Friday, March 13, 2009

I've Loved You So Long (2008)--3/5

Laura and I have different insights (hers is better) into why the ending to "I've Loved You So Long" doesn't work. I'm caught up on the convenience of the reveal. A well-worn piece of paper that explains everything happens to fall out of Juliette's (Kristin Scott Thomas) pocket. The superior first two acts have given Juliette control over the mystery of her long incarceration and recent release. It's as if the letter senses the film's runtime and spontaneously jumps to the floor.

She feels the resolution clouds the point of the movie. Juliette has demons, to be sure, but she actually did a better thing than we've been led to believe. "I've Loved You So Long" is instantly transformed from an uncompromising look at a conflicted soul into a middling melodrama. And missing are the questions of why she never thought to explain herself and why nobody noticed anything amiss at the time.

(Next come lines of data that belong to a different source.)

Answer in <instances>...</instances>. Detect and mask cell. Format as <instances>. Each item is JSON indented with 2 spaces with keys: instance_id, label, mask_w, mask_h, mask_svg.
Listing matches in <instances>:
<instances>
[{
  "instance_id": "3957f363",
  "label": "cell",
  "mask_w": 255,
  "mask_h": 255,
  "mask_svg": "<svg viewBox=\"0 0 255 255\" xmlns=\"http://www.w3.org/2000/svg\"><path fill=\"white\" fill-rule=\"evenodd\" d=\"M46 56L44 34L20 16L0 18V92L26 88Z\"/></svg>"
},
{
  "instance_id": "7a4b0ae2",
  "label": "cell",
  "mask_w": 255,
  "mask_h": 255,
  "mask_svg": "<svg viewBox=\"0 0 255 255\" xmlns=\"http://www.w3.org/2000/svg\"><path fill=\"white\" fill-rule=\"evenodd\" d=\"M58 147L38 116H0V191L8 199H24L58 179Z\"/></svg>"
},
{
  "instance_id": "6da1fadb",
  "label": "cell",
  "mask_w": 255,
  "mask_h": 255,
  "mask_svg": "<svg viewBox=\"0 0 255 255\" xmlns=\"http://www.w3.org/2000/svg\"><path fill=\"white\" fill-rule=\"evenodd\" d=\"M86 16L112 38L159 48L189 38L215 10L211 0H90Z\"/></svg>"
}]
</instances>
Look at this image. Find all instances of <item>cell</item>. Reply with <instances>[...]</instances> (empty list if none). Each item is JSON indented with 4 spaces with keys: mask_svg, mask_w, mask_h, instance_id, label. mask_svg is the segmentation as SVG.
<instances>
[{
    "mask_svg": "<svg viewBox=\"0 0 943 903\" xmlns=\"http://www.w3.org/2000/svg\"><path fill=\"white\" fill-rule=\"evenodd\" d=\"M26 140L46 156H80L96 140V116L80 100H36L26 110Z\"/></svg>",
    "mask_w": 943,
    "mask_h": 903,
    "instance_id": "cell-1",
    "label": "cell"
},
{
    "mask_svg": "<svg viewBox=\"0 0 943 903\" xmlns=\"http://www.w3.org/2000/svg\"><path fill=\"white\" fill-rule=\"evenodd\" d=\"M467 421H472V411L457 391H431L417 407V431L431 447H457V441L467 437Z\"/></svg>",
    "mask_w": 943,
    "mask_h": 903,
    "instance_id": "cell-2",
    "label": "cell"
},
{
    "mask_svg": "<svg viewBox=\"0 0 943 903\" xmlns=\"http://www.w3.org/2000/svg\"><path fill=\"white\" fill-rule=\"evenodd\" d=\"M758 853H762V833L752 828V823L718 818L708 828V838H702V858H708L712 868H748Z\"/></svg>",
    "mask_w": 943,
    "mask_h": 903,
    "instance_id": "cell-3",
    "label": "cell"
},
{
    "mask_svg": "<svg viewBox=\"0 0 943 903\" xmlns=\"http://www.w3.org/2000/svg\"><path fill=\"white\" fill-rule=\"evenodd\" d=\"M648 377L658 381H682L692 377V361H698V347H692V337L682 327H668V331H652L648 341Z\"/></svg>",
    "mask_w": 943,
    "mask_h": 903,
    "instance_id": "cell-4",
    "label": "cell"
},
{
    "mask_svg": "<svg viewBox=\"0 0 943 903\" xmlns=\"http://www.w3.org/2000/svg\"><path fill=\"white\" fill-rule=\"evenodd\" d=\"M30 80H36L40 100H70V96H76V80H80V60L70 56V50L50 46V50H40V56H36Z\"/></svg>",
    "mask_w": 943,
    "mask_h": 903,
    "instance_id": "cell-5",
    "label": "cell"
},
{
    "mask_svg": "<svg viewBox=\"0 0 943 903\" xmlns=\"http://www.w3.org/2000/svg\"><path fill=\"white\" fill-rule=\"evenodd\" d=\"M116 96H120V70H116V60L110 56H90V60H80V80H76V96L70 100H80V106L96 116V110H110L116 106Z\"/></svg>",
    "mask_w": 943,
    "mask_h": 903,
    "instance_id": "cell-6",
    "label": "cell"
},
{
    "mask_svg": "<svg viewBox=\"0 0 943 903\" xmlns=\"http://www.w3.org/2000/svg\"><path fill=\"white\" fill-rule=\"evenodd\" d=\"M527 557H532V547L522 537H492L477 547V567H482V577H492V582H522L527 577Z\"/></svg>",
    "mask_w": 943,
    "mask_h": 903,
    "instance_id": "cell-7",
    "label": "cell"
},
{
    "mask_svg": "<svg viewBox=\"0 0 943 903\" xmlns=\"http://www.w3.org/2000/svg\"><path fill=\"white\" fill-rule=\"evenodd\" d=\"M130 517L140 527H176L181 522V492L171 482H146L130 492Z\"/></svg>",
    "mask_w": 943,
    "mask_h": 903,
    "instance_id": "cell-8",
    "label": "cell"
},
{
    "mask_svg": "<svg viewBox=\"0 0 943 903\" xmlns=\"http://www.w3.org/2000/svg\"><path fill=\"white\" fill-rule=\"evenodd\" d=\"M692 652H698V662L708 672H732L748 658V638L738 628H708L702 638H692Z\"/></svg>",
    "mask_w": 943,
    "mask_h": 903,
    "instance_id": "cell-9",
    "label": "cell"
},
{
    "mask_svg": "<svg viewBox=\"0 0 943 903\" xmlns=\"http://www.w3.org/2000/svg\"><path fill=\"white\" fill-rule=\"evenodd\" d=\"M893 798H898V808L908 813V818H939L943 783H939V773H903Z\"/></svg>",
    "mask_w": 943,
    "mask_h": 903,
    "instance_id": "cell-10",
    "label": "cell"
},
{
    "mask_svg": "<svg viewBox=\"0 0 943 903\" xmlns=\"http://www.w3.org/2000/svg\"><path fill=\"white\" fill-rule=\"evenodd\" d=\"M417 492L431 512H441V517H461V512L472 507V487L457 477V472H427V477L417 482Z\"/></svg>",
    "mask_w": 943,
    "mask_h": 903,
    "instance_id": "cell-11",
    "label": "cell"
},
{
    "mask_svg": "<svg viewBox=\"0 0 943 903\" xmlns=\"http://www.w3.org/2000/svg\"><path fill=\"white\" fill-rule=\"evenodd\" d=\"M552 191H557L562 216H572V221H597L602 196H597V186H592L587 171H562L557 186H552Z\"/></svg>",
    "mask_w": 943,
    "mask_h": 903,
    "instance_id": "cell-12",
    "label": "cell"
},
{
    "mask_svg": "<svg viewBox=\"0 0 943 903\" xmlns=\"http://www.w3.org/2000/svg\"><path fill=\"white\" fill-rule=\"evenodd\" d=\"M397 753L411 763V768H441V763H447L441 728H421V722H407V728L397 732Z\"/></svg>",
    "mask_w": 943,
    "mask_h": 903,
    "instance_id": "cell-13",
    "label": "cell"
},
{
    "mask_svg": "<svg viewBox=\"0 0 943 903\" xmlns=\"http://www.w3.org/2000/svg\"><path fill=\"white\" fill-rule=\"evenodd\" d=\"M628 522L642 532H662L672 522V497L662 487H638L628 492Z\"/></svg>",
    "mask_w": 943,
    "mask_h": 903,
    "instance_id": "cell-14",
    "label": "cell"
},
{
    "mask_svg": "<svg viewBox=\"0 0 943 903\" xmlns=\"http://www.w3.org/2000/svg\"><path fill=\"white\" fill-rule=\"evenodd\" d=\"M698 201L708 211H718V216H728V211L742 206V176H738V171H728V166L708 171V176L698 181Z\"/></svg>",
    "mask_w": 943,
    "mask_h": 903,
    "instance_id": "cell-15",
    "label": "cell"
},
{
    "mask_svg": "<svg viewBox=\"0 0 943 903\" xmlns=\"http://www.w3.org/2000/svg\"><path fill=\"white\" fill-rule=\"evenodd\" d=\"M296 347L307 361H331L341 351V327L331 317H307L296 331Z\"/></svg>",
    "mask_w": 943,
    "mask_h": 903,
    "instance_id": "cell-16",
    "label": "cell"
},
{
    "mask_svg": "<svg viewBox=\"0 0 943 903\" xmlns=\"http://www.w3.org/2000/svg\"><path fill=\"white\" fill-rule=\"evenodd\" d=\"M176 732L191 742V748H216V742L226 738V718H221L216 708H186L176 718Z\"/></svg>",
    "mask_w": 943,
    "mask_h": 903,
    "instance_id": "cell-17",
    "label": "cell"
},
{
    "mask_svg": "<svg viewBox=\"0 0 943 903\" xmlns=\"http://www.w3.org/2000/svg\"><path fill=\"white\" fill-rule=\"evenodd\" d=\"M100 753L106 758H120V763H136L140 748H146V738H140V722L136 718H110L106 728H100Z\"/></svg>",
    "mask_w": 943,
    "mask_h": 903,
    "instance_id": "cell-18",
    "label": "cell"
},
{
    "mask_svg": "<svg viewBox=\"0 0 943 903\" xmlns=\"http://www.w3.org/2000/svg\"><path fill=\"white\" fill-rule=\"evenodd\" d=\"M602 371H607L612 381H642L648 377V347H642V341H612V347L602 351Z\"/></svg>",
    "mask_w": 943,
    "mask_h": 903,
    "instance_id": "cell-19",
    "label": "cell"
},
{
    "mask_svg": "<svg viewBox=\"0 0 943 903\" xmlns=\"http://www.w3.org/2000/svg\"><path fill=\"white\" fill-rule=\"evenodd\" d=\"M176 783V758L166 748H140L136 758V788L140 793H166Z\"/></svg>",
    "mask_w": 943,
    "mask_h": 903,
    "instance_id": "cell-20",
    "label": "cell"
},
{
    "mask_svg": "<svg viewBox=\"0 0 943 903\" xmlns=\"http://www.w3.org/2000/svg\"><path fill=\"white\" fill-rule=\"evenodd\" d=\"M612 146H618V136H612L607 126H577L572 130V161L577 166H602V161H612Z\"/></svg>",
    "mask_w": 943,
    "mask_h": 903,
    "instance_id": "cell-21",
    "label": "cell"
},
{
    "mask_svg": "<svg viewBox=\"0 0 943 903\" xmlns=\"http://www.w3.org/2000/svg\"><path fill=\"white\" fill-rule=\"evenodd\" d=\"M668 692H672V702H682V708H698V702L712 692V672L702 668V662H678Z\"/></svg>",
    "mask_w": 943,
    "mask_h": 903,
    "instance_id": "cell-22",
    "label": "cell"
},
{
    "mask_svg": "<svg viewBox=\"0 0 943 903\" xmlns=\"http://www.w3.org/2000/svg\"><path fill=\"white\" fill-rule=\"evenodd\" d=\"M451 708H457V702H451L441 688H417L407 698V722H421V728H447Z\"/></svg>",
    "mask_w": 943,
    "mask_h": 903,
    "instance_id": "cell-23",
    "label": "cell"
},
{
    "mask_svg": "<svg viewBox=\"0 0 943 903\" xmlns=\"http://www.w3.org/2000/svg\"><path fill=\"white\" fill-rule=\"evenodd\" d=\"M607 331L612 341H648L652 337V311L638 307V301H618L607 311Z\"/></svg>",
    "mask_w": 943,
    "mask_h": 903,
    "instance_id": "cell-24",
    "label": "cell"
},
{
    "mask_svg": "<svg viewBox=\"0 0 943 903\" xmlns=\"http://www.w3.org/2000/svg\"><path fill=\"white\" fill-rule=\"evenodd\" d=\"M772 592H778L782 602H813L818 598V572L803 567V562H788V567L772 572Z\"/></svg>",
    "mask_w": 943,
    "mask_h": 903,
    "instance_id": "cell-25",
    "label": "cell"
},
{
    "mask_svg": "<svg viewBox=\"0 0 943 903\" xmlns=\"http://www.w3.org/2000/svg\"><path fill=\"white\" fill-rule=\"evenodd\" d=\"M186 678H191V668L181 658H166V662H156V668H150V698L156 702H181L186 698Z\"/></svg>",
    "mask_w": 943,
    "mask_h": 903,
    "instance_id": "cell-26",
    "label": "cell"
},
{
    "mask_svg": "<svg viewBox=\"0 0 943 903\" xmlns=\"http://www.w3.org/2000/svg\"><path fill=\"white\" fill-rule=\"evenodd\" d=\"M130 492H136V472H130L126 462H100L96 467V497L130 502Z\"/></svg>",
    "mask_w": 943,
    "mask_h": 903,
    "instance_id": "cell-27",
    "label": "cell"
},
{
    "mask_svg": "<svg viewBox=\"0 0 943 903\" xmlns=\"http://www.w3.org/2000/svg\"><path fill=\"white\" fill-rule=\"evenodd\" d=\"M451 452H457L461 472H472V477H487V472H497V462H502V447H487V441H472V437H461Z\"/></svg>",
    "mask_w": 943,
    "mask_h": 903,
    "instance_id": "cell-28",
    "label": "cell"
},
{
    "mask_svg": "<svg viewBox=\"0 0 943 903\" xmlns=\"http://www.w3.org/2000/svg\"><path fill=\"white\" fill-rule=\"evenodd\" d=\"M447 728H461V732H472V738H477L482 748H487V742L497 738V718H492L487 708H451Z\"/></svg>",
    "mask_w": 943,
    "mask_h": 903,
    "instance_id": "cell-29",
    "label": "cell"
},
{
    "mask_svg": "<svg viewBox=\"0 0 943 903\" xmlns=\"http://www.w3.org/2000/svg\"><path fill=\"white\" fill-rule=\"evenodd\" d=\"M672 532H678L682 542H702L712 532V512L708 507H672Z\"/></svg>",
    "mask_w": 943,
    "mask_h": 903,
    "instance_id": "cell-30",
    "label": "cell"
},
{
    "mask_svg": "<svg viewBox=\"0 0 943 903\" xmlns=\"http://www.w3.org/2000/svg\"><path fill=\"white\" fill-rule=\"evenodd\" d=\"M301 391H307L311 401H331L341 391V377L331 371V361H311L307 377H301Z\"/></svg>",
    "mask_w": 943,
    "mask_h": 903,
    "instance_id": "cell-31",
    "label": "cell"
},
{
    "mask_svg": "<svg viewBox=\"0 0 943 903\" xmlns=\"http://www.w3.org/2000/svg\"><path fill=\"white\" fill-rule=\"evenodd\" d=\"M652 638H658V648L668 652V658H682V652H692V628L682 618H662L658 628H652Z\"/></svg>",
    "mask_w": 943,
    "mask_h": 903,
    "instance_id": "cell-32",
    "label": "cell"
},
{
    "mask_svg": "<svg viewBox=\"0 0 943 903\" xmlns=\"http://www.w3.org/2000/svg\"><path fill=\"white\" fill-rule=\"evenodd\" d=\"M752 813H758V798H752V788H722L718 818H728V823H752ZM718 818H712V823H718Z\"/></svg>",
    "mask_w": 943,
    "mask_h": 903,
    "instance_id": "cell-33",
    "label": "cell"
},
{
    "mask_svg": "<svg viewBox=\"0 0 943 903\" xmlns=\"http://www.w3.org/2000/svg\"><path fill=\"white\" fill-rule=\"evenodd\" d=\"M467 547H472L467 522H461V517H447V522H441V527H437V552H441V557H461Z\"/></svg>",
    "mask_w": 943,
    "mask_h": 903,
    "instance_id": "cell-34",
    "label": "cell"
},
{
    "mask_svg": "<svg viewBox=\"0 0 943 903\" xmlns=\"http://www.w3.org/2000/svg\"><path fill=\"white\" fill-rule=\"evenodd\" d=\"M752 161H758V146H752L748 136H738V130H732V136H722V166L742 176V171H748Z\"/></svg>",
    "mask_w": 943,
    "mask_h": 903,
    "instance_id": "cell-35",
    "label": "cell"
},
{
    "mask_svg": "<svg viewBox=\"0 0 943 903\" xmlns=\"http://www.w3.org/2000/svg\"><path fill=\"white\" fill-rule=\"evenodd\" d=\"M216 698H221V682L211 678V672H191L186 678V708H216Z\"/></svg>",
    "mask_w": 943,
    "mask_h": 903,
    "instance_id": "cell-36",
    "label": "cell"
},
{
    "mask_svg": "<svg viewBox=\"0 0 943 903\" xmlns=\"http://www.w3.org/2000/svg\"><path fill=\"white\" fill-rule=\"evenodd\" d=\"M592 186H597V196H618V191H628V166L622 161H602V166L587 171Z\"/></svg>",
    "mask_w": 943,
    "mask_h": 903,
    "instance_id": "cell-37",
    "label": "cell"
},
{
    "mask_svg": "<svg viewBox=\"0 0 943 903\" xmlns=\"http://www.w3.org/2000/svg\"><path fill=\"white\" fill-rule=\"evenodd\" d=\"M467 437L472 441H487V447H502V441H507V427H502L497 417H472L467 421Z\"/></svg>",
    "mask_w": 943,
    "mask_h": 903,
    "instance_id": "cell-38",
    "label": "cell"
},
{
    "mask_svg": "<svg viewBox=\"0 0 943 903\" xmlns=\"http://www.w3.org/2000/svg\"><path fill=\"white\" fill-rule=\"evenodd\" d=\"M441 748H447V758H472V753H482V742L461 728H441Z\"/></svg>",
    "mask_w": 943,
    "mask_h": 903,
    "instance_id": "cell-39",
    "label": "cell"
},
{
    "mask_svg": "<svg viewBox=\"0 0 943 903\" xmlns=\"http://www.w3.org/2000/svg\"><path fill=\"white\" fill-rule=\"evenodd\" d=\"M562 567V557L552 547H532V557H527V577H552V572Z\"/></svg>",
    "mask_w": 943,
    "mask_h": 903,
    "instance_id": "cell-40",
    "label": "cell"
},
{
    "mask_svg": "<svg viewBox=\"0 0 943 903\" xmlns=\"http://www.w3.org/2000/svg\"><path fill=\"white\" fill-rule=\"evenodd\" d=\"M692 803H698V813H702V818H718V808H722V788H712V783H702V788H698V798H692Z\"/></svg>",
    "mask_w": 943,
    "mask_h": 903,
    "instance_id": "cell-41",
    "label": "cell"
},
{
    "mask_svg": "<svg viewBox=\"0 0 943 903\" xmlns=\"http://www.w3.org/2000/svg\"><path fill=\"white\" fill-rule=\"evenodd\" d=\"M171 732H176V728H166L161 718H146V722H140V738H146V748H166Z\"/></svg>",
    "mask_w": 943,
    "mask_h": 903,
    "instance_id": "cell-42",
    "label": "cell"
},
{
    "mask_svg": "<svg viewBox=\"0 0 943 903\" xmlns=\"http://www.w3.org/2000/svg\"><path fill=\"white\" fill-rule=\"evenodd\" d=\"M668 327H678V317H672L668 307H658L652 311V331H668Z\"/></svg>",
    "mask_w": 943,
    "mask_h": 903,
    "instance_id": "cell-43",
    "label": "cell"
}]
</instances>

Is all this too vague? Too damning? "I've Love You So Long" is still worth a look, primarily because of Scott Thomas's complex, touching performance--completely in French. (Her (convincing to me) accent is explained by her character's half-British parentage.)


1 comment:

jamil said...

We just watched this last night, & I dunno if either of those is the reason the ending bothered me.

The letter bit didn't bother me at all, & I feel the revelations following were kinda telegraphed from the moment we learned Juliette was formerly a doctor and killed her own 6 year old son.

What I didn't like is that we enter that final scene in media res after a fade to black from the previous scene where Lea gets the informative phone call. I felt kind of cheated, that we didn't get to see the beginning of that confrontation, which follows fifteen years of unanswered questions, followed by several months of avoidance & polite tiptoeing around the issue with her sister. I wanted to see how Lea would begin to push and confront Juliette with what her inadvertent snooping revealed.